WORK INSTRUCTIONS: Copy each of the records below word for word, keeping every line in its original order.

INFORMATION SUPPLIED:

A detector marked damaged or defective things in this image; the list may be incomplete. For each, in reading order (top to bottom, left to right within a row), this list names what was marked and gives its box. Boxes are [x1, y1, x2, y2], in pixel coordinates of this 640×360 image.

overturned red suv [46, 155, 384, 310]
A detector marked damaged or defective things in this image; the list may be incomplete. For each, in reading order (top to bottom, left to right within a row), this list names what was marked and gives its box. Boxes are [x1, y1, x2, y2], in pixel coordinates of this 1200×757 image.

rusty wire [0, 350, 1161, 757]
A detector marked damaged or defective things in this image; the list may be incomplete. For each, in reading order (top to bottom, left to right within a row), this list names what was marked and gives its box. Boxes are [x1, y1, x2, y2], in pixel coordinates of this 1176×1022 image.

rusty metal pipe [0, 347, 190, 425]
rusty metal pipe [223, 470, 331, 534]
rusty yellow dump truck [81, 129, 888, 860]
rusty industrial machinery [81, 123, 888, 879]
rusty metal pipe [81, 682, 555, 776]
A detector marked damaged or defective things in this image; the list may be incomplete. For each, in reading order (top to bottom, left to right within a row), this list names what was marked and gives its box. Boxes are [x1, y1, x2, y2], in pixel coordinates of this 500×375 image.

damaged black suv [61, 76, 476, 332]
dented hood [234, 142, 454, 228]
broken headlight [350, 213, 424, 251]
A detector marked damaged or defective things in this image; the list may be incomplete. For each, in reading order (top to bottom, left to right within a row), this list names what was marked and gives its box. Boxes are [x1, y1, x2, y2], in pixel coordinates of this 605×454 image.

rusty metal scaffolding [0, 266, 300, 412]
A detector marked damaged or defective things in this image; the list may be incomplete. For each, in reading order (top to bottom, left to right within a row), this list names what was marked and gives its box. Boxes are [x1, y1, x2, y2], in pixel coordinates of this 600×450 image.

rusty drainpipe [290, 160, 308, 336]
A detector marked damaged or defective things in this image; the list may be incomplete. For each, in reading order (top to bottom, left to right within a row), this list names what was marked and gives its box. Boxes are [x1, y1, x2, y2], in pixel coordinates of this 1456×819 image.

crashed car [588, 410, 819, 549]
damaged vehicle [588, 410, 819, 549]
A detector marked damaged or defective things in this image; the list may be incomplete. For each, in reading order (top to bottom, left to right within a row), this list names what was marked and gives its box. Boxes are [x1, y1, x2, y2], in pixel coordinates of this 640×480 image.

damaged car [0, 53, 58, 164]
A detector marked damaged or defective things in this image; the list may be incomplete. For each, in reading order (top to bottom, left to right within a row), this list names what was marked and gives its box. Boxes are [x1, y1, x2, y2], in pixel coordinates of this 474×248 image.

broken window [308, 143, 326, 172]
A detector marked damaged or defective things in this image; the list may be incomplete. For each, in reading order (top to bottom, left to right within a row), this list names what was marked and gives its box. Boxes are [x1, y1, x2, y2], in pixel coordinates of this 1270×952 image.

ANSWER TO THE EXERCISE:
A detector marked damaged or defective things in this image; the list may be incomplete. For each, in reading order (top to bottom, left to right within a row), this list names what was marked and gives its box. Boxes are [x1, y1, x2, y2], in pixel coordinates of this 640×360 image.

overturned red suv [46, 155, 384, 310]
A detector marked damaged or defective things in this image; the list may be incomplete. For each, in reading order (top to bottom, left to right within a row), this list names what was marked and gives its box. Boxes are [x1, y1, x2, y2], in pixel coordinates of this 1200×757 image.

rusty wire [0, 350, 1161, 757]
A detector marked damaged or defective things in this image; the list may be incomplete. For each, in reading order (top to bottom, left to right within a row), this list names what was marked and gives its box. Boxes are [x1, y1, x2, y2], in pixel coordinates of this 1176×1022 image.

rusty metal pipe [0, 347, 190, 425]
rusty metal pipe [223, 470, 331, 534]
rusty yellow dump truck [81, 129, 888, 860]
rusty industrial machinery [81, 123, 888, 879]
rusty metal pipe [81, 682, 555, 776]
A detector marked damaged or defective things in this image; the list may be incomplete. For each, in reading order (top to bottom, left to right within a row), this list names what was marked and gives its box. Boxes are [x1, y1, x2, y2], in pixel coordinates of this 500×375 image.

damaged black suv [61, 76, 476, 332]
dented hood [234, 142, 454, 228]
broken headlight [350, 213, 424, 251]
A detector marked damaged or defective things in this image; the list may be incomplete. For each, in reading order (top to bottom, left to right within a row), this list names what was marked and gives its box. Boxes are [x1, y1, x2, y2], in pixel coordinates of this 605×454 image.

rusty metal scaffolding [0, 266, 300, 412]
A detector marked damaged or defective things in this image; the list may be incomplete. For each, in reading order (top to bottom, left to right within a row), this list names what was marked and gives its box. Boxes are [x1, y1, x2, y2], in pixel coordinates of this 600×450 image.

rusty drainpipe [290, 160, 308, 336]
A detector marked damaged or defective things in this image; the list may be incomplete. For each, in reading order (top to bottom, left to right within a row), this list names what was marked and gives its box. Boxes are [x1, y1, x2, y2], in pixel coordinates of this 1456×819 image.

crashed car [588, 410, 819, 549]
damaged vehicle [588, 410, 819, 549]
A detector marked damaged or defective things in this image; the list may be incomplete. For each, in reading order (top to bottom, left to right within a row), this list names what was marked and gives its box. Boxes are [x1, y1, x2, y2], in pixel coordinates of this 640×480 image.

damaged car [0, 53, 58, 164]
A detector marked damaged or defective things in this image; the list may be incomplete. For each, in reading order (top to bottom, left to right within a row), this list names what was marked and gives its box. Boxes are [x1, y1, x2, y2], in pixel coordinates of this 474×248 image.

broken window [308, 143, 326, 172]
A detector marked damaged or defective things in this image; the list may be incomplete. For each, in reading order (top to bottom, left to right within a row), this list names what was marked and gives its box. Boxes are [x1, y1, x2, y2], in pixel coordinates of this 1270×952 image.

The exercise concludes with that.